* Start *
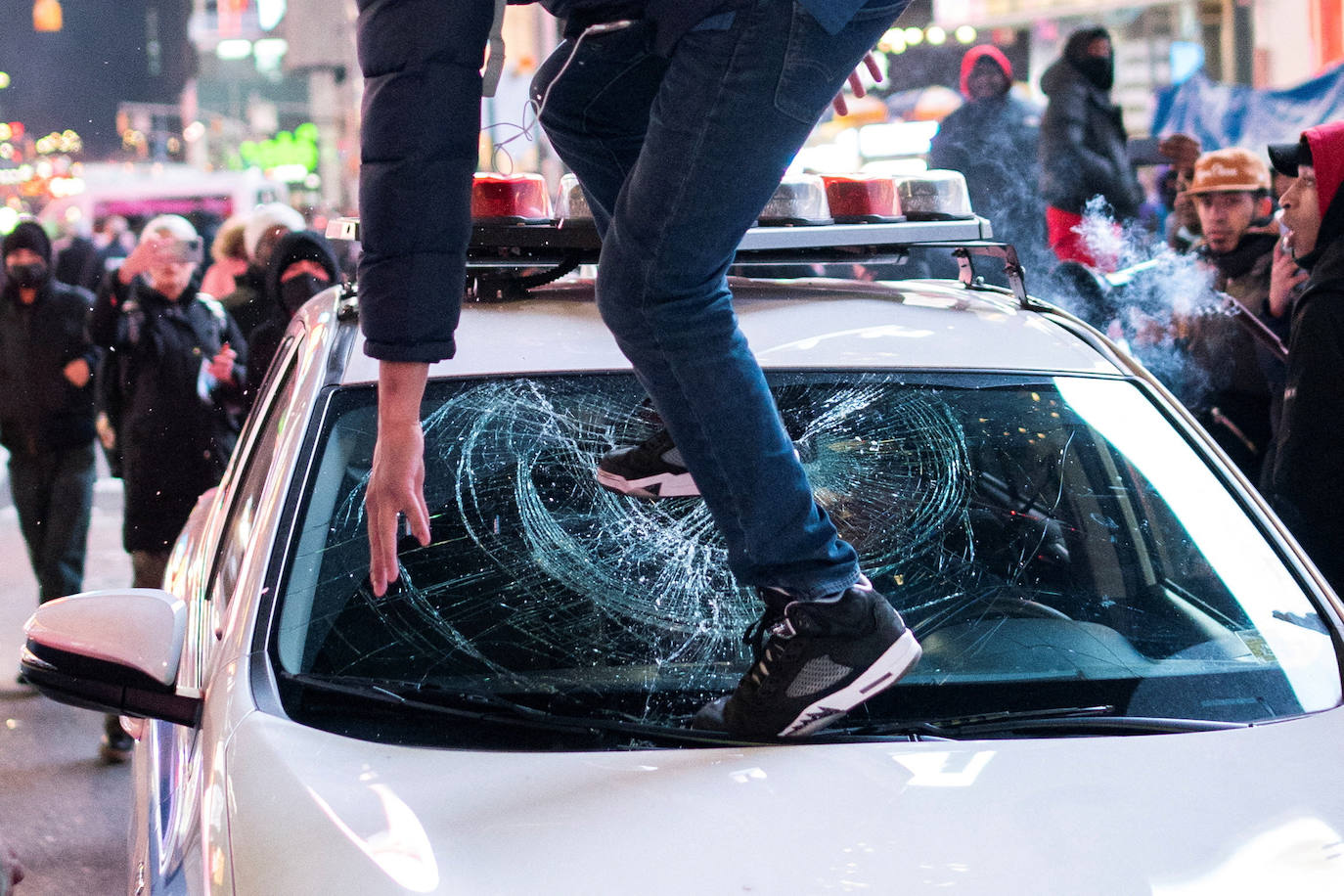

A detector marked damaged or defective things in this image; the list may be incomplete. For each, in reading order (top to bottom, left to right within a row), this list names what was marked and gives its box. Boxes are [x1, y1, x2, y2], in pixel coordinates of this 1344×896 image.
* End *
* Start *
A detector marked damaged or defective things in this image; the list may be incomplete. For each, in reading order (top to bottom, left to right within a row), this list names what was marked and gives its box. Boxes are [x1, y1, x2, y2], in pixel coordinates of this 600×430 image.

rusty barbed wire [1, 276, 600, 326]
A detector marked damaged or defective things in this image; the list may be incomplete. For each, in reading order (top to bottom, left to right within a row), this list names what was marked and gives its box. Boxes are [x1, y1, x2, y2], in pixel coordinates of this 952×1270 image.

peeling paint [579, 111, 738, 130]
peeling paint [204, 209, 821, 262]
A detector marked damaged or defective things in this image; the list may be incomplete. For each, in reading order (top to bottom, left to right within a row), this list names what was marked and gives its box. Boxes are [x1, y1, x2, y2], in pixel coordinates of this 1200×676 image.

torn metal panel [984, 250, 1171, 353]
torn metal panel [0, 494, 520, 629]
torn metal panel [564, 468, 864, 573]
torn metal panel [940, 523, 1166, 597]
* End *
#### THE PROBLEM
Copy out the records exactly, starting at the line that contains "this 1200×676 image." and ending after the line that contains "torn metal panel [564, 468, 864, 573]".

#### OUTPUT OF THE TASK
A detector marked damaged or defective things in this image; the list may be incomplete. For each, in reading order (top to bottom, left to right within a row), this list names what was marked and gives its box. Boxes are [x1, y1, x2, y2], in pixel coordinates of this 1200×676 image.

torn metal panel [984, 250, 1171, 353]
torn metal panel [0, 494, 520, 629]
torn metal panel [564, 468, 864, 573]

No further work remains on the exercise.